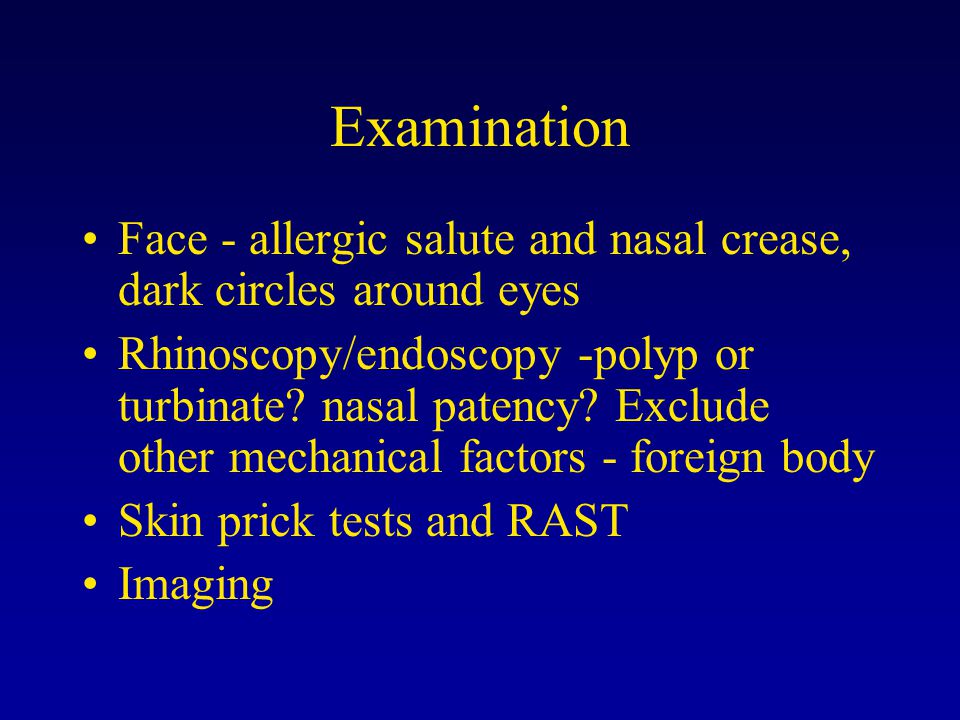 Examination

• Face - allergic salute and nasal crease, dark circles around eyes
• Rhinoscopy/endoscopy -polyp or turbinate? nasal patency? Exclude other mechanical factors - foreign body
• Skin prick tests and RAST
• Imaging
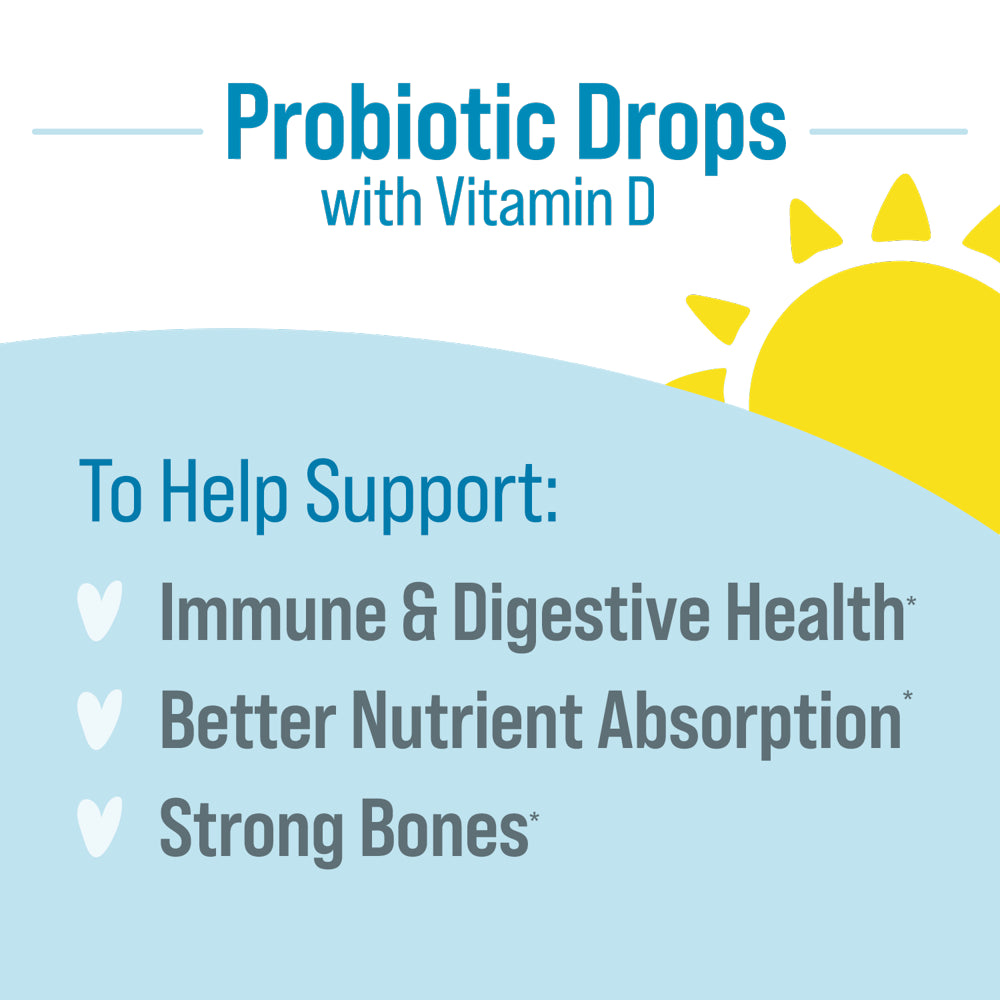 Probiotic Drops
with Vitamin D

To Help Support:

Immune & Digestive Health*

Better Nutrient Absorption*

Strong Bones*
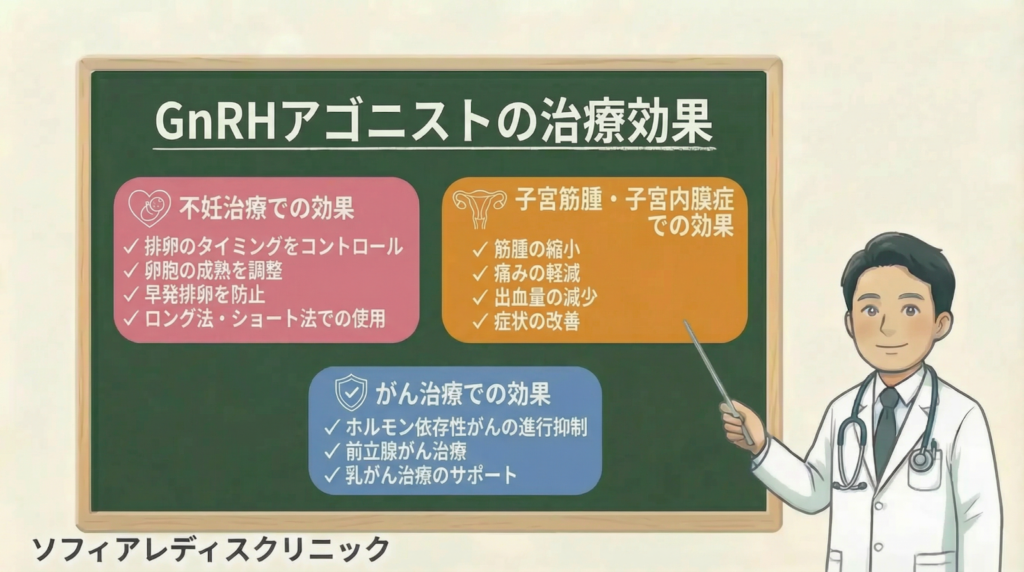 GnRHアゴニストの治療効果

不妊治療での効果
✓ 排卵のタイミングをコントロール
✓ 卵胞の成熟を調整
✓ 早発排卵を防止
✓ ロング法・ショート法での使用

子宮筋腫・子宮内膜症での効果
✓ 筋腫の縮小
✓ 痛みの軽減
✓ 出血量の減少
✓ 症状の改善

がん治療での効果
✓ ホルモン依存性がんの進行抑制
✓ 前立腺がん治療
✓ 乳がん治療のサポート

ソフィアレディスクリニック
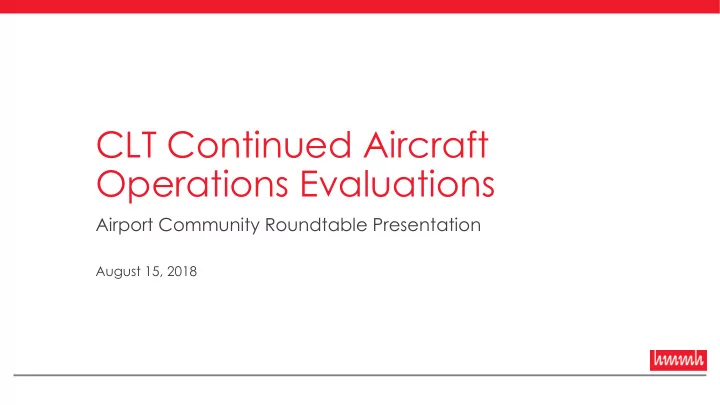 CLT Continued Aircraft Operations Evaluations

Airport Community Roundtable Presentation

August 15, 2018

hmmh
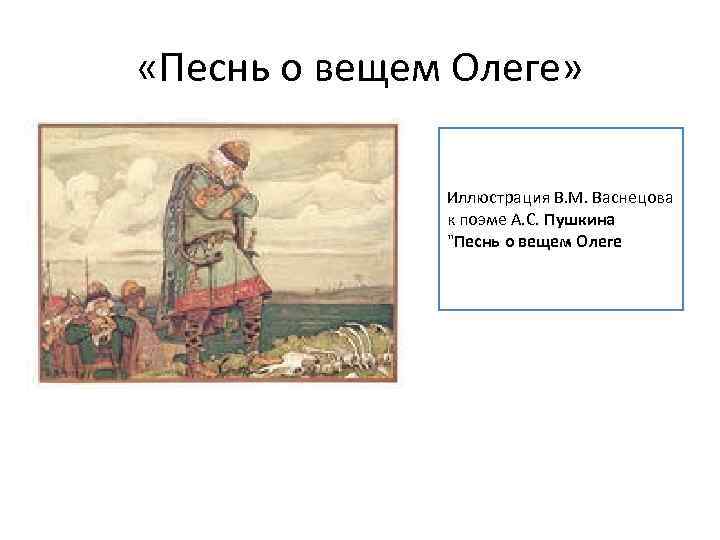 «Песнь о вещем Олеге»

Иллюстрация В.М. Васнецова к поэме А.С. Пушкина "Песнь о вещем Олеге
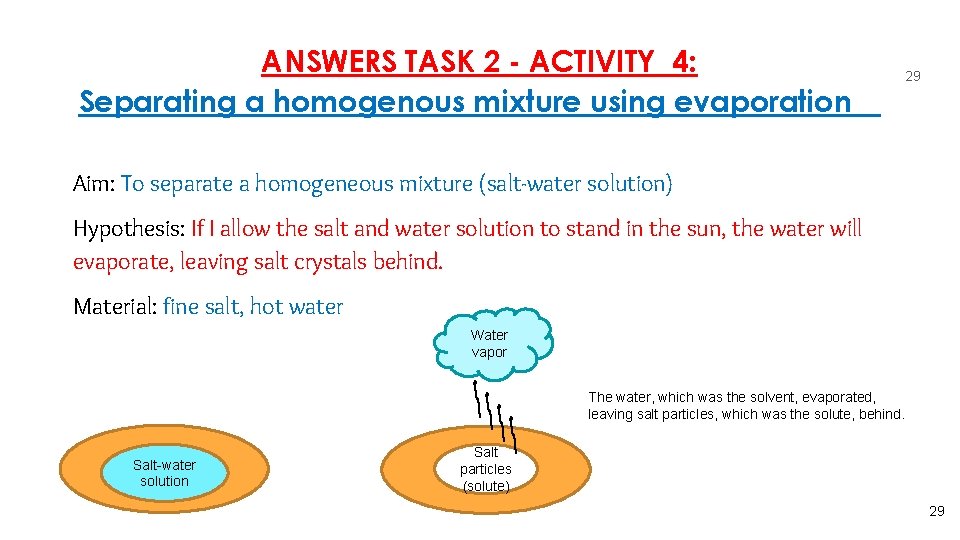 ANSWERS TASK 2 - ACTIVITY 4:
Separating a homogenous mixture using evaporation

29

Aim: To separate a homogeneous mixture (salt-water solution)

Hypothesis: If I allow the salt and water solution to stand in the sun, the water will evaporate, leaving salt crystals behind.

Material: fine salt, hot water

Water vapor

The water, which was the solvent, evaporated, leaving salt particles, which was the solute, behind.

Salt-water solution

Salt particles (solute)

29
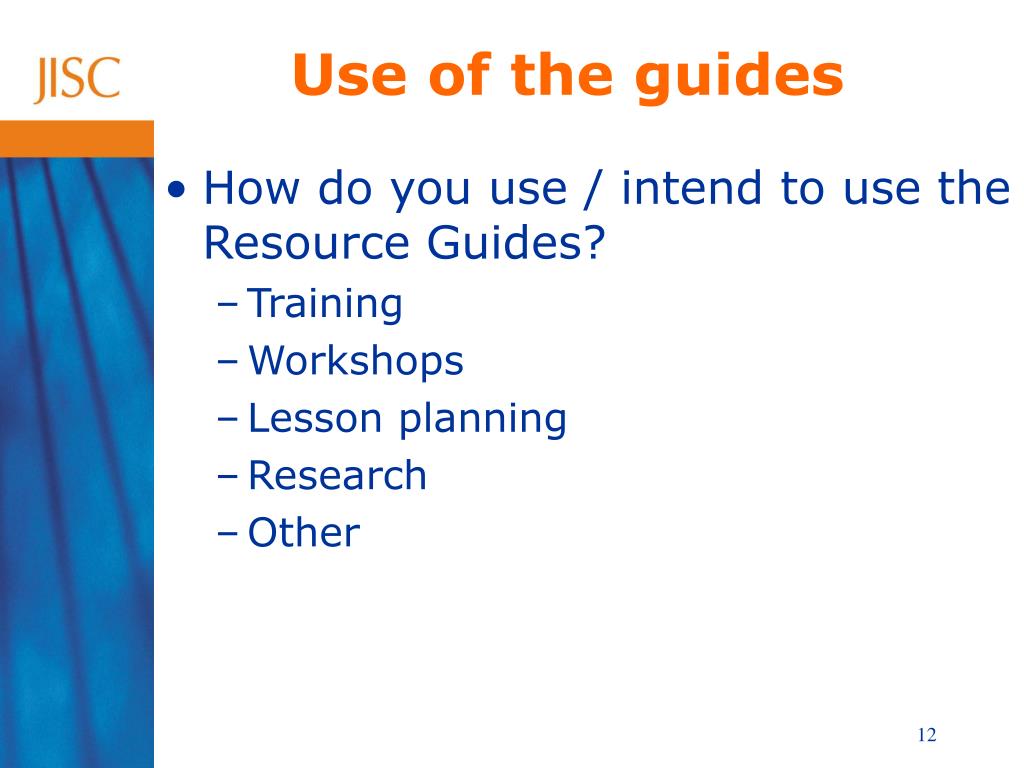 JISC

Use of the guides

• How do you use / intend to use the Resource Guides?
– Training
– Workshops
– Lesson planning
– Research
– Other

12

What needs to be done.
Once you have located every line with the word "particles" in the material above, list those lines.

Problem solution.
The water, which was the solvent, evaporated, leaving salt particles, which was the solute, behind.
Salt particles (solute)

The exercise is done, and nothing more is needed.